Conventional collectivist created authority is a deception in consciousness. You are your own Authority!

Thursday, November 24, 2011

“The Body” v. TSA

Professional wrestlers and politicians are generally held in equal low esteem on my personal scale of favorite persons, but straight talking libertarian former Minnesota Governor and professional wrestler Jesse "The Body" Ventura rates as a clear exception to my rule. He’s a good guy, a decent fellow all around, and my favorite politician.

That’s why I sympathize with him deeply for being so upset over the fact that his airport security lawsuit was dismissed recently by a Federal District Judge in St. Paul Minnesota. I agree with him wholeheartedly in spirit but, had he been my client, I’d have told him frankly from the beginning that his noble cause was likely doomed to fail.   

Mr. Ventura apparently had titanium hip implant replacement surgery in 2008. His implant sets off the airport metal detectors every time, and last November when he attempted to board a plane at the Minneapolis-St. Paul International Airport, the alarms went off again.

This time he was subjected to one of those mortifying all intrusive TSA full-body pat-down searches which made him furious. He said he hasn't flown since and won't fly commercially again.

So last January he sued the federal government claiming that his treatment at the airport by the TSA amounted to an unreasonable and therefore unlawful search in violation of his Fourth Amendment rights under the United States Constitution.

I couldn’t agree with him more, but unfortunately current legal precedent is not exactly on our side, and that’s why the federal district judge tossed his case out, saying essentially that it should have been filed in a Circuit Court of Appeals.

This development has upset my man so much he’s threatened to apply for dual citizenship so that he can spend more time in Mexico -- or failing that, run for president of what he calls "the Fascist States of America."

He certainly does have a way with words for which I admire.

"I will not, in a free country, be treated like a criminal. In our airports today, we citizens are treated like criminals. We're guilty until we're proven innocent."

He’s lost his patriotism: "I will never stand for a national anthem again. I will turn my back and I will raise a fist," he declared.

My sentiments exactly!

"I want a trial by jury. They tell me I can have a jury decide my fate," he said. "If given a jury, I will win."

Well, I don’t know where he got that idea. Maybe he didn’t listen to his lawyer, or maybe his lawyer forgot the basic rule that juries can decide only questions of fact – not questions of law. He’s not entitled to a jury trial. The facts are not in dispute.

Whether TSA airport searches violate the Constitution’s Fourth Amendment is purely a question of law for a court to decide, and in this instance, the 9th Circuit Federal Court of Appeals, in the 2005 case of U.S. v. Marquez, upheld earlier precedent that airport searches are administrative in nature, and reasonable if: (1) no more extensive or intensive than necessary, in light of current technology, to detect weapons or explosives; (2) confined in good faith to that purpose; and (3) passengers may avoid the search by electing not to fly.

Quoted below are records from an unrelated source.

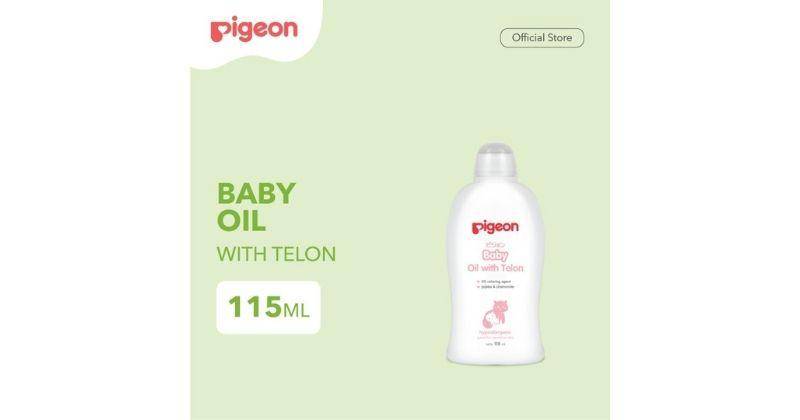 Tokopedia.com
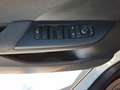 Toyota C-HR 2.0 Hybrid E-CVT Active Drive LED+Navi+SHZ Weiß - thumbnail 21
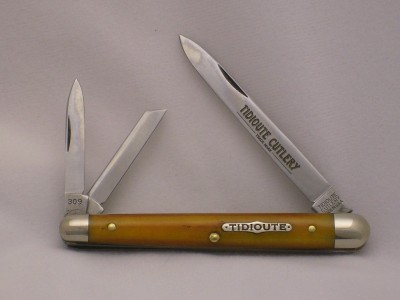GEC2009BoneWhittler.jpg
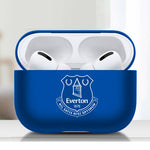 Everton Premier League Airpods Pro Case Cover 2pcs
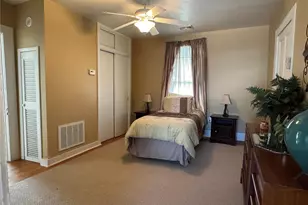 906 Georgia St, Louisiana, MO 63353 - Photo 34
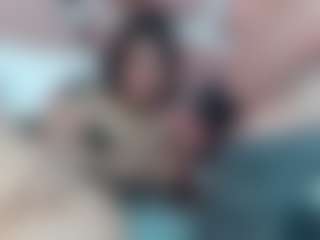 Nina-Passionf's Live Sex Cam Show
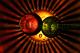Kollision 2016--- - Henry Matz - auf - Sonstiges - Kollision 2016--- - Henry Matz - auf - Sonstiges -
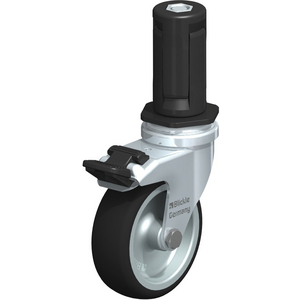 brand logo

That’s why the case was booted. The U.S. Supreme Court has not yet decided whether TSA random pat-down searches are constitutional, but current lower federal court precedent is not helpful.

I think my favorite politician should file an appeal to the 8th Federal Circuit Court of Appeals, and if he loses again there he should file an application for a Writ of Certiorari with the U.S. Supreme Court, and beg them to hear the case.

I’m rooting for ya, Jessie!

Good luck!


  1. I'm interested in something of a gray area between the allowance that "passengers may avoid the search by electing not to fly" and what a passenger understands as "no more extensive or intensive than necessary." What happens when a passenger begins the screening process with the understanding that a search will contain only "X" methods (for instance, metal detectors and wands), but then finds that he/she will be subjected to "Y" methods (like pat-downs and backscatter machines) instead of or in addition to "X." Is the passenger obligated to finish the screening process regardless of methods used? Once the process is begun, is there an opportunity to leave without legal repercussion? I'm rather confused by all this.

  2. My understanding is that the passenger may elect to decline the search at any time subject to being denied boarding the flight.

  3. Anonymous: yes, legally, probably. But the TSA break laws. They're certainly not people to trust with security, and they will try to arrest you (illegally, as they're not cops), have you arrested, or threaten you with a massive fine. If any other perverts were molesting kids, they'd be shot dead on sight in a country full of guns. Why are all you "brave" Americans so scared of the TSA? Do what you need to do. And make sure everyone knows why you did it.